What Poldarn cannot predict because it is a very closely held secret is that there is a way to construct a metal tube-shaped weapon able to throw projectiles with great force at targets a long way away2. If someone wanted to start rolling out cannons in a land that never had them before, re-purposing a bell works like the one Poldarn works in might be ideal.

If his entanglement in political and military affairs was not enough, Poldarn’s habit of leaving a trail of death behind him had angered one old lady too many. Even as Poldarn learns lesson after lesson about the calamitous consequences of his actions, the worst consequence of all it on its way, one that an act of love on Poldarn’s part will make more universal than it might have been.

In many ways, Poldarn what you might get if Bertie Wooster had been an avatar of Kali; he’s smart enough to make dumb mistakes on a scale regular dullards could never match, and charming enough that one almost misses the piles of bodies in his wake. There are times where the people around him chide Poldarn for being so slow to see how he is being used but oddly none of them ever seem to realize using Poldarn for their own purposes is tantamount to committing suicide3.

I think another author could crank out more trilogies about poor Poldarn and the even more unfortunate people around him but I am happy that Parker chose not to do that.

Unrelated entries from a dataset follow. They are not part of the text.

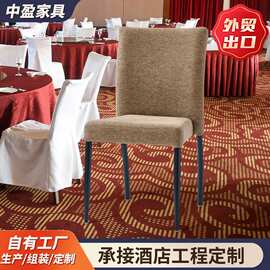 欧式布艺椅子餐桌椅休闲饭店家用餐椅咖啡店靠背椅酒店椅现代风格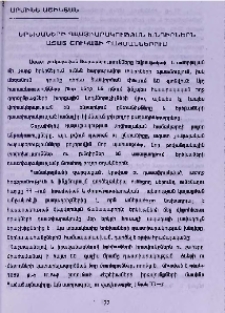 Երեխաների դաստիարակության խնդիրներն ազատ շուկայի պայմաններում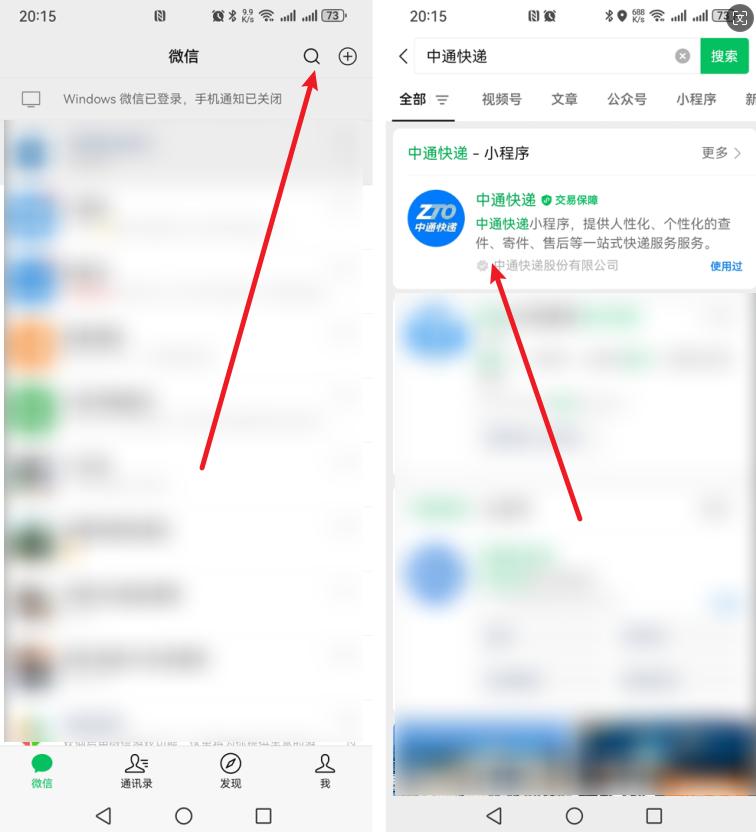 怎么用手机号查快递?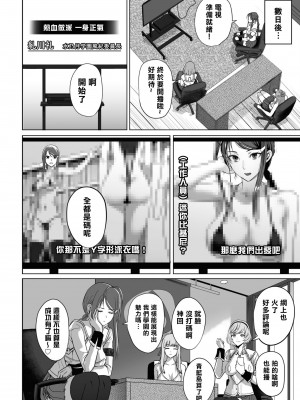 [Qruppo] ぬきアン-抜きゲーみたいな島に住んでるわたしはどうすりゃいいですか？コミックアンソロジー [個人漢化] [DL版]_129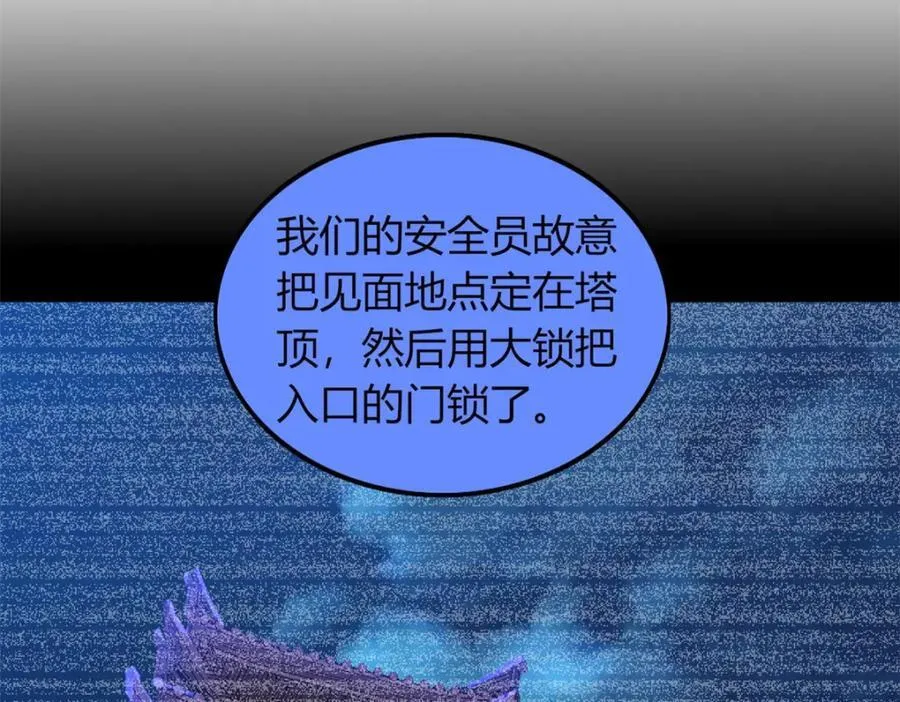 48 第62页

A trilogy is the perfect amount of time to have spent with these characters.

I don’t know how I’d react to this series if I had first encountered in the 2010s and not the 2000s, after the endless stream of grimdark I’ve been sent rather than before. I think I’d still have liked it, because parts of it are amusing in a limbs and organs scattered around the room manner; as I keep saying, I don’t know that that this reflects well on me but I found the trilogy stood up well.


  1. In his defense, every possible decision he can make, even killing himself, leads to disaster. But thinking he will be left alone is particularly dumb. 
  2. I think maybe the Empire pulled a Japan and suppressed the whole art of gunpowder weapons for being too disruptive. But the Empire is in crisis and extreme problems call for extreme, destabilizing measures. Not that the cannons are the worse crisis facing the Empire. 
  3. I was going to compare Poldarn to the emo albino of dooooom Elric but on second thought I think Poldarn has more in common with Stormbringer.